I've noticed a lot of people have been recently uploading videos in which they test the pH of multiple brands of bottled water and claim that the more acidic ones (5.5 < pH < 6.5) are worse for your health than the more basic ones (7.5 < pH < 8.5).

However, considering that water is made up of both H+ and OH- ions, wouldn't that mean that the concentration of both ions would be equal regardless of the pH that a sample of water has? If this is true, would it mean that two different brands of bottled water would still be neutral even though they have different pH values?

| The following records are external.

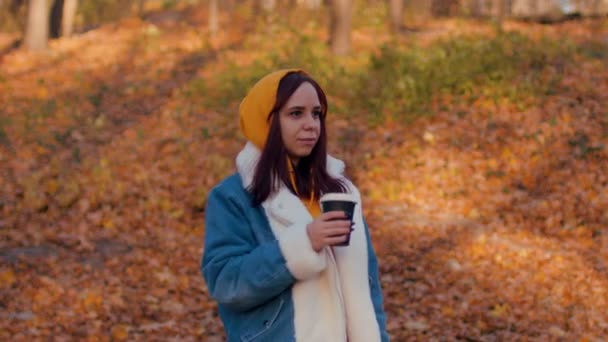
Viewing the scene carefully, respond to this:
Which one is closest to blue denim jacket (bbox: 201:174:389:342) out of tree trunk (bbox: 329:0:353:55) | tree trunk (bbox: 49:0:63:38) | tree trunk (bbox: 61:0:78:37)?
tree trunk (bbox: 329:0:353:55)

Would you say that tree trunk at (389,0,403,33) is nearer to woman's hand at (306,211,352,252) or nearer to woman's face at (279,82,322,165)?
woman's face at (279,82,322,165)

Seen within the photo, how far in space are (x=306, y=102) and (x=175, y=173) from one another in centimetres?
849

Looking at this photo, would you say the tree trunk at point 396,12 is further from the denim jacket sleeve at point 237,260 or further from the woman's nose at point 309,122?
the denim jacket sleeve at point 237,260

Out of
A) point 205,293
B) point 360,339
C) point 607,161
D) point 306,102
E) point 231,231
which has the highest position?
point 306,102

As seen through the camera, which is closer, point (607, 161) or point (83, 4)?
point (607, 161)

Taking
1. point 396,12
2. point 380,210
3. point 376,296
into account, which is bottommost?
point 380,210

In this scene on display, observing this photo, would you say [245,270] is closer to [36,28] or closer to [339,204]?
[339,204]

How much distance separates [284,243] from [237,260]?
0.20m

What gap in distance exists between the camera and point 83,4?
31.4m

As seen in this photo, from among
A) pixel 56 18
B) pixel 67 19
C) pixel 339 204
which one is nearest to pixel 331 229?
pixel 339 204

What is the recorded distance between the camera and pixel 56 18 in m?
23.5

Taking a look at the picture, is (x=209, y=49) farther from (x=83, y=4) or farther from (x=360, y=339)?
(x=360, y=339)

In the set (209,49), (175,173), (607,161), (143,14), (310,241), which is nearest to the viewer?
(310,241)

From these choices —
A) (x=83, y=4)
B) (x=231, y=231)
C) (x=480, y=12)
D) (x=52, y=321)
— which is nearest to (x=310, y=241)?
(x=231, y=231)
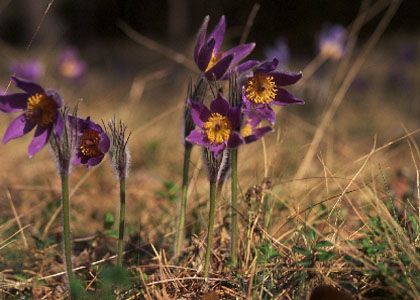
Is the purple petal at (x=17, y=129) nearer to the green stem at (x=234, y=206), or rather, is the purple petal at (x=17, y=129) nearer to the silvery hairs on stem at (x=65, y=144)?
the silvery hairs on stem at (x=65, y=144)

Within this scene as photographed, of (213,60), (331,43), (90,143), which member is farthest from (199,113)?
(331,43)

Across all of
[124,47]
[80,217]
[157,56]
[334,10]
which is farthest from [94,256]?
[124,47]

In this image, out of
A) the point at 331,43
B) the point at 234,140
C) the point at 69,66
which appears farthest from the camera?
the point at 69,66

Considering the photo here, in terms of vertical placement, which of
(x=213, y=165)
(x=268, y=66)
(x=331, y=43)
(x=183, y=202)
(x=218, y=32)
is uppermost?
(x=331, y=43)

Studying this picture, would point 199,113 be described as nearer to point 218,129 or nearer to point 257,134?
point 218,129

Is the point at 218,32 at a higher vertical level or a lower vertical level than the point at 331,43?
lower

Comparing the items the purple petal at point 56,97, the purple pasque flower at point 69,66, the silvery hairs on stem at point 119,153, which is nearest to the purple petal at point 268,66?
the silvery hairs on stem at point 119,153
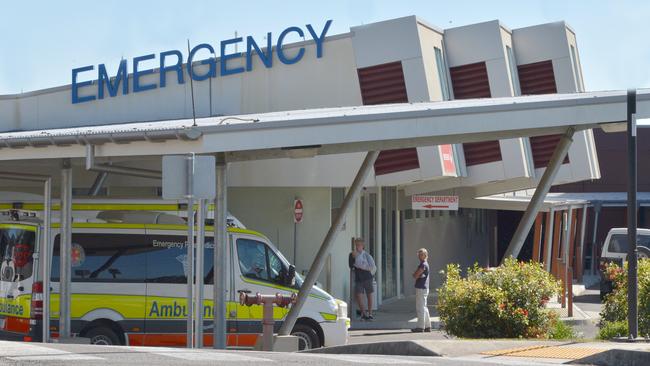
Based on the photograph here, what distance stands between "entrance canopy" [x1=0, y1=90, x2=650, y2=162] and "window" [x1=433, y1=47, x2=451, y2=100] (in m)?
11.8

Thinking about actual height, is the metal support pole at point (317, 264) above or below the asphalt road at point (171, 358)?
above

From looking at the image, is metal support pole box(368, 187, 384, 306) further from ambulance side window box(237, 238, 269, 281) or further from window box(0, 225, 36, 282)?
window box(0, 225, 36, 282)

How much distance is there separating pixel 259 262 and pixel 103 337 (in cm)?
256

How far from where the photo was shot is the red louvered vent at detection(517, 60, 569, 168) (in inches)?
1241

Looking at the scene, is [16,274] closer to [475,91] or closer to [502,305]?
[502,305]

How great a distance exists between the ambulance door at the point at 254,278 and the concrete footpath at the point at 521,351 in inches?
131

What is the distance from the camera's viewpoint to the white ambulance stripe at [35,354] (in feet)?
37.0

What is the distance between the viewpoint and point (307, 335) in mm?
17938

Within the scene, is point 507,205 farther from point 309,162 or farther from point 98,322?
point 98,322

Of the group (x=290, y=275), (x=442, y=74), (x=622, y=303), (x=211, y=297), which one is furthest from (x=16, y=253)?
(x=442, y=74)

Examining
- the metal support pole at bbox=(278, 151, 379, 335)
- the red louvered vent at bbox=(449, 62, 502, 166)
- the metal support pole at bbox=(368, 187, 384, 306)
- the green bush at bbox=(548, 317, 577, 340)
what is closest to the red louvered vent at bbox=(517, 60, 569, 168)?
the red louvered vent at bbox=(449, 62, 502, 166)

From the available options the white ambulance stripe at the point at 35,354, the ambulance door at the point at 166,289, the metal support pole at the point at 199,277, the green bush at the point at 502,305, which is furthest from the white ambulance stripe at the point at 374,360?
the ambulance door at the point at 166,289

  • $\begingroup$ It surely would, if there were absolutely nothing else in the water. This, however, is not the case. $\endgroup$ – Ivan Neretin Mar 21 '18 at 14:14

pH is the measure of water basicity or acidity. If the pH is 7, the water is neutral, if it is less than 7 it is acidic, if it is greater than 7 it is basic. So to answer your question, if the pH is not 7, the water is not neutral.

Absolutely clean water has pH 7. However, absolutely clean water is extremely rare. Most waters contain various dissolved substances and some of those substances influence the pH. Even if you leave absolutely clean water in contact with air, the air gases start to dissolve in the water immediately and pH goes down due to dissolved carbon dioxide. So absolutely clean water, even common distilled water, in contact with air is acidic.

Regarding the health effect, I think it is an oversimplification. pH itself is not so important, the important thing is, what is dissolved in the water. You cannot judge that knowing only the pH.